Explore the material:
A. In the passage on Russia's Sarmat missile, rewrite the part that opens with the words containing "Yet, Russian media" and closes with "Victory Day Parade.", switching "behemoth" to "giant".
B. Pick up the article on Russia's Sarmat missile after its final sentence and continue it.

Selected passage:
============================================================

An unarmed Minuteman III intercontinental ballistic missile launches during an operational test at Vandenberg Air Force Base, Calif. Credit: (U.S. Air Force photo/Senior Airman Ian Dudley)

Only a madman like the fictional Dr. Strangelove would brag about such a destructive weapon.

Yet, Russian media has openly boasted that its new RS-28 Sarmat ICBM is more accurate than its predecessors, and is “capable of wiping out parts of the Earth the size of Texas or France.”

Experts say this hundred-tonne, twelve-warhead behemoth makes America’s thirty-nine-ton Minuteman ICBM look like a rocket-propelled Pink’s hotdog.

Add another fierce doomsday weapon to president Vladimir Putin’s ever-growing arsenal — it will look awesome in the next Annual Victory Day Parade.

But as Winston Churchill said in 1952, “If you go on with this nuclear arms race, all you are going to do is make the rubble bounce.”

============================================================

Data under study:
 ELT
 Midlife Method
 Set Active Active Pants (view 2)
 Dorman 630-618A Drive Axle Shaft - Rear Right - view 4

============================================================

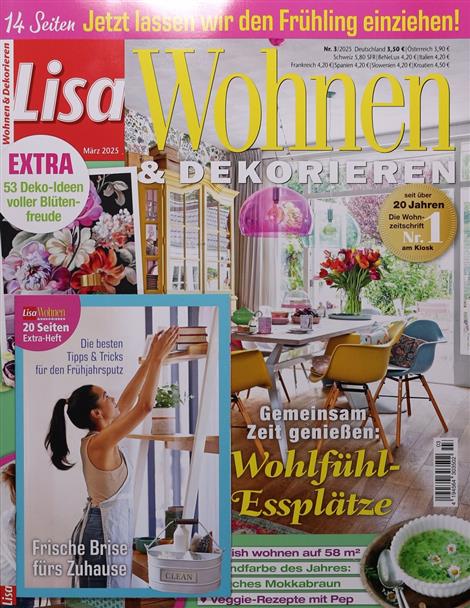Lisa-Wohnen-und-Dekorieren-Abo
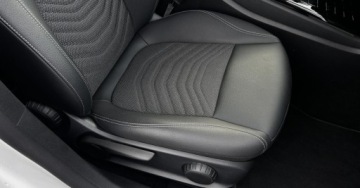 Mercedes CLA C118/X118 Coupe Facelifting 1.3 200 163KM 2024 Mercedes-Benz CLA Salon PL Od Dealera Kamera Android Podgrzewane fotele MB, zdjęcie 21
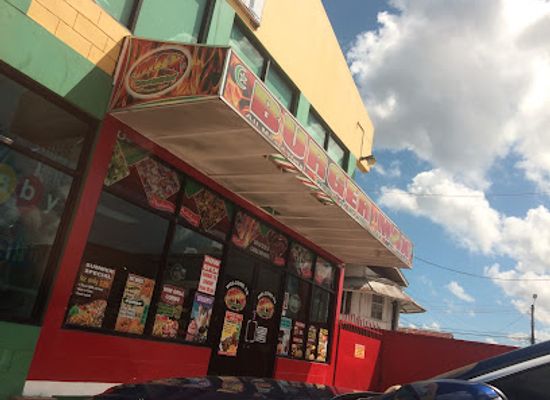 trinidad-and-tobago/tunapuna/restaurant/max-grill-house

============================================================

Set of answers:
A.
Yet, Russian media has openly boasted that its new RS-28 Sarmat ICBM is more accurate than its predecessors, and is “capable of wiping out parts of the Earth the size of Texas or France.”

Experts say this hundred-tonne, twelve-warhead giant makes America’s thirty-nine-ton Minuteman ICBM look like a rocket-propelled Pink’s hotdog.

Add another fierce doomsday weapon to president Vladimir Putin’s ever-growing arsenal — it will look awesome in the next Annual Victory Day Parade.

B.
That was just two years after America tested the first hydrogen bomb, and five years before the United States deployed the first ICBM.

Fast forward to today’s nuclear milieu, where the US appears to be re- joining the missile race with its Ground-Based Strategic Deterrent (GBSD), a replacement for its fifty-year-old force of Minuteman ICBMs.

Estimated to cost at least US$85 billion, the Pentagon says GBSD is needed because the US land-based ICBM infrastructure dates back to the mid-1960s, while even the current Minuteman III missile was first deployed in 1970.

1st Lt. Claire Waldo, 12th Missile Squadron missile combat crew commander, conducts a dry-run for a test launch in the Launch Control Center at Vandenberg Air Force Base, Calif. Credit: (U.S. Air Force photo by Airman 1st Class Aubree Milks)

Ironically, it was President Obama — who received the 2009 Nobel Peace Prize in Oslo — who proposed the complete modernization of America’s nuclear arsenal.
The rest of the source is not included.